From the listing below, pull out each line that contains the string "protection" and copy it in full. Letter case counts, so a line qualifies only when its capitalization matches.

## START RECORDS FOR THIS TASK

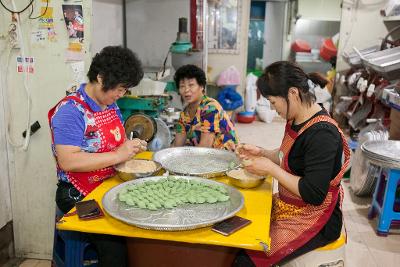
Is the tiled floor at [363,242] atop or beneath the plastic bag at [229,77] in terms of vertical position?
beneath

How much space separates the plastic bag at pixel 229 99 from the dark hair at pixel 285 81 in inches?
188

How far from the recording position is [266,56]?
920 cm

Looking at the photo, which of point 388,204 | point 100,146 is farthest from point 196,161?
point 388,204

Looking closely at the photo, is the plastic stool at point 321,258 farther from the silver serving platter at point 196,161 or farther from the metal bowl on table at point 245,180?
the silver serving platter at point 196,161

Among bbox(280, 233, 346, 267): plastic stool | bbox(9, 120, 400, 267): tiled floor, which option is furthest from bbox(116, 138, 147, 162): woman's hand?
bbox(9, 120, 400, 267): tiled floor

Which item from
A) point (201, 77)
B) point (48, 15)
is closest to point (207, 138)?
point (201, 77)

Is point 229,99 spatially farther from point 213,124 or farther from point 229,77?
point 213,124

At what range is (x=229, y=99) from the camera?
6.66 m

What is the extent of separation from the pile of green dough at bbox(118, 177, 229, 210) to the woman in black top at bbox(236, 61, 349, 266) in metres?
0.22

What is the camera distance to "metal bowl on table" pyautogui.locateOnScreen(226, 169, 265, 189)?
1868 millimetres

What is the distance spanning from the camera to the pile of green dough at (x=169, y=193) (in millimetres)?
1628

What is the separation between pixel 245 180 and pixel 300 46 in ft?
24.0

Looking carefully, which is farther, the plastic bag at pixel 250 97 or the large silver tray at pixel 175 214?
the plastic bag at pixel 250 97

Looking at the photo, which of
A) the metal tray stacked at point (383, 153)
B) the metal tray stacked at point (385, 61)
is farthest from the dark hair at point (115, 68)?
the metal tray stacked at point (385, 61)
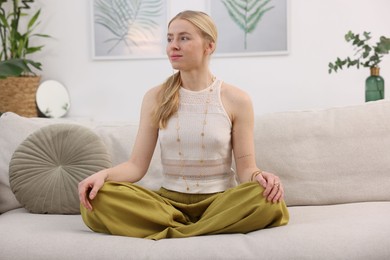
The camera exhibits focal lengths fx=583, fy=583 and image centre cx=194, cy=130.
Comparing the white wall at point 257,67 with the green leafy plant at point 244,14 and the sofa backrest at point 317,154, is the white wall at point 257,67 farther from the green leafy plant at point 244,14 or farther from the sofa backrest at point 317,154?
the sofa backrest at point 317,154

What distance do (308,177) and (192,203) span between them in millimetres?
570

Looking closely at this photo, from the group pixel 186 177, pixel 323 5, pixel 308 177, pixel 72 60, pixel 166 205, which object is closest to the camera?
pixel 166 205

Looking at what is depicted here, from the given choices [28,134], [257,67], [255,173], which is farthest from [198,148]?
[257,67]

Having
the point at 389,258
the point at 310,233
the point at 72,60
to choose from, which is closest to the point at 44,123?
the point at 310,233

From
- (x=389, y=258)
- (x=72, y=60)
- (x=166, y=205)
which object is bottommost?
(x=389, y=258)

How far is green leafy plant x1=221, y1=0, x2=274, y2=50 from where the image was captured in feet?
13.2

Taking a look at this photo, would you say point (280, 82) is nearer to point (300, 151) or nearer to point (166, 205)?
point (300, 151)

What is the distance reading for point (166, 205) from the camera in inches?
76.2

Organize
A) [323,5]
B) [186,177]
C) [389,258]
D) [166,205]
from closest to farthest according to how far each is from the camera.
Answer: [389,258] → [166,205] → [186,177] → [323,5]

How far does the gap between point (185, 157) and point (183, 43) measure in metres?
0.40

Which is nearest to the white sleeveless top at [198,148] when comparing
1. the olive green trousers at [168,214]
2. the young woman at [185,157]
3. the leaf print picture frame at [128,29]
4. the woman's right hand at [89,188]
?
the young woman at [185,157]

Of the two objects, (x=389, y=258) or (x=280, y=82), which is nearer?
(x=389, y=258)

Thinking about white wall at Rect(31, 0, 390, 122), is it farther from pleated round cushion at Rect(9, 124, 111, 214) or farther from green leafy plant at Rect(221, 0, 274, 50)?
pleated round cushion at Rect(9, 124, 111, 214)

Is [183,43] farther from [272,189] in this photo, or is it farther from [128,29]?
[128,29]
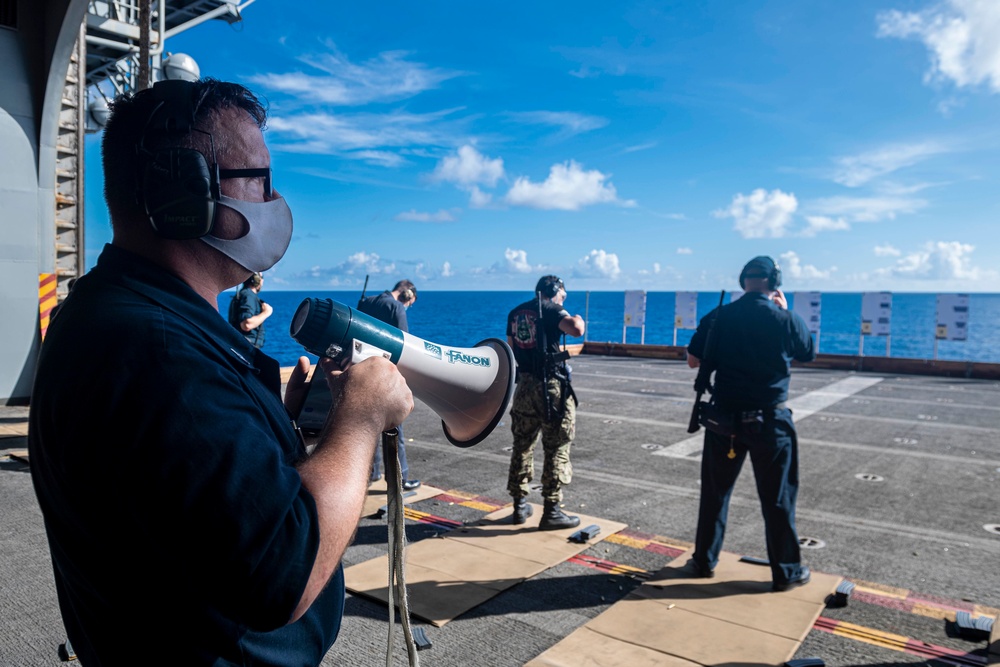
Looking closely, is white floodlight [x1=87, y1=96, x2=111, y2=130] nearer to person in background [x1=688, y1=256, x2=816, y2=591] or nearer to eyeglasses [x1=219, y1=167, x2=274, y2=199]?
person in background [x1=688, y1=256, x2=816, y2=591]

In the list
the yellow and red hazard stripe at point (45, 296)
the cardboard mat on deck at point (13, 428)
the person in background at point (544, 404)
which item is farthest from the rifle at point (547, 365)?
the yellow and red hazard stripe at point (45, 296)

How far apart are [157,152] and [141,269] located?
9.9 inches

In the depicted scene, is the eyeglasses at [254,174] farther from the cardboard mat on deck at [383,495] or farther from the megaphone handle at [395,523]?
the cardboard mat on deck at [383,495]

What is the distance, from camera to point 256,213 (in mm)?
1601

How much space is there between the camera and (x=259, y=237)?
1.61m

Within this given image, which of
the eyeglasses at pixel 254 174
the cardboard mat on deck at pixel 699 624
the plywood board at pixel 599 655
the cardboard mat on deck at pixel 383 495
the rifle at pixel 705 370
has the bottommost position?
the cardboard mat on deck at pixel 383 495

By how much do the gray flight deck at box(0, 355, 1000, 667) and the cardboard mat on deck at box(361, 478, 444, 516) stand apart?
0.16 meters

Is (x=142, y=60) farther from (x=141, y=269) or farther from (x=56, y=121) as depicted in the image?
(x=141, y=269)

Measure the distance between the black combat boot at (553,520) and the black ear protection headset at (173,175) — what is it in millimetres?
4869

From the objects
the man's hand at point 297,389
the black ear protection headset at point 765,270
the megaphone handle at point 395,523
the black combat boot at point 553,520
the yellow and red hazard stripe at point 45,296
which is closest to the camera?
the megaphone handle at point 395,523

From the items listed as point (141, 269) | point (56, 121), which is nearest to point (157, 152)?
point (141, 269)

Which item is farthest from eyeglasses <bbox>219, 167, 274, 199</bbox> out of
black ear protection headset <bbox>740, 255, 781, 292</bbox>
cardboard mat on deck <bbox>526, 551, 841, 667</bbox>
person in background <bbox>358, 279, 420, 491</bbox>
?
person in background <bbox>358, 279, 420, 491</bbox>

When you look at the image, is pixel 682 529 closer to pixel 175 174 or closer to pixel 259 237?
pixel 259 237

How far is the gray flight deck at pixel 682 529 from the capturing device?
3.93m
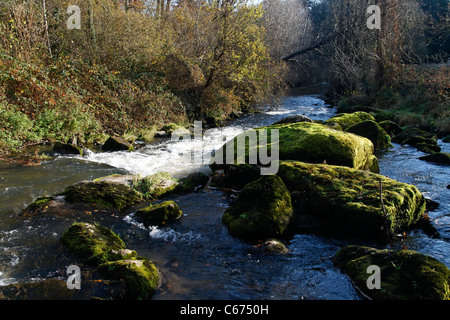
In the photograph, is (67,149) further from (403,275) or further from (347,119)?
(347,119)

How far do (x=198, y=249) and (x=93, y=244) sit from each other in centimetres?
157

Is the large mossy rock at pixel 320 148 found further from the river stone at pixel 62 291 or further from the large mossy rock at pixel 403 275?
the river stone at pixel 62 291

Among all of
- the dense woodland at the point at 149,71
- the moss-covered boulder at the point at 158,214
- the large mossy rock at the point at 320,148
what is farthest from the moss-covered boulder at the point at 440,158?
the moss-covered boulder at the point at 158,214

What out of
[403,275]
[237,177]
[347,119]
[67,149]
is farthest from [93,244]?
[347,119]

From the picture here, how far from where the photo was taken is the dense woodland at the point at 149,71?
1053 cm

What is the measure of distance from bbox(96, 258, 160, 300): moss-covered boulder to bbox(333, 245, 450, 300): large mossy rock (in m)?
2.60

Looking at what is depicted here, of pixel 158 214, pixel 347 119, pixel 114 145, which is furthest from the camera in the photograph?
pixel 347 119

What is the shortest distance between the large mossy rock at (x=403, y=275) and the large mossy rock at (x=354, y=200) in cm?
106

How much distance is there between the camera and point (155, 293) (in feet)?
12.8

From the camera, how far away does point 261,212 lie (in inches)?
213

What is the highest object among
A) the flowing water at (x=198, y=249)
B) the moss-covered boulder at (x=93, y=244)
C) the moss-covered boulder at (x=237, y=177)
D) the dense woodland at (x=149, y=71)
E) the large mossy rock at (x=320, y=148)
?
the dense woodland at (x=149, y=71)

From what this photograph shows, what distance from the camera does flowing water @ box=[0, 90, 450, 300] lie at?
4105 millimetres
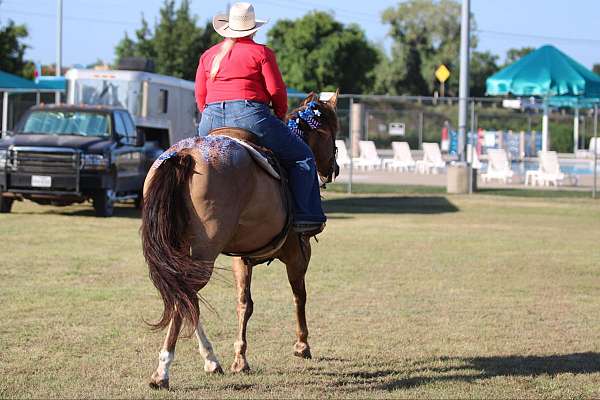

## END RECORDS FOR THIS TASK

* RESPONSE *
Measure the distance between the black combat boot at (553,520) and the black ear protection headset at (173,175) — what is it in millimetres?
the black ear protection headset at point 765,270
black ear protection headset <bbox>740, 255, 781, 292</bbox>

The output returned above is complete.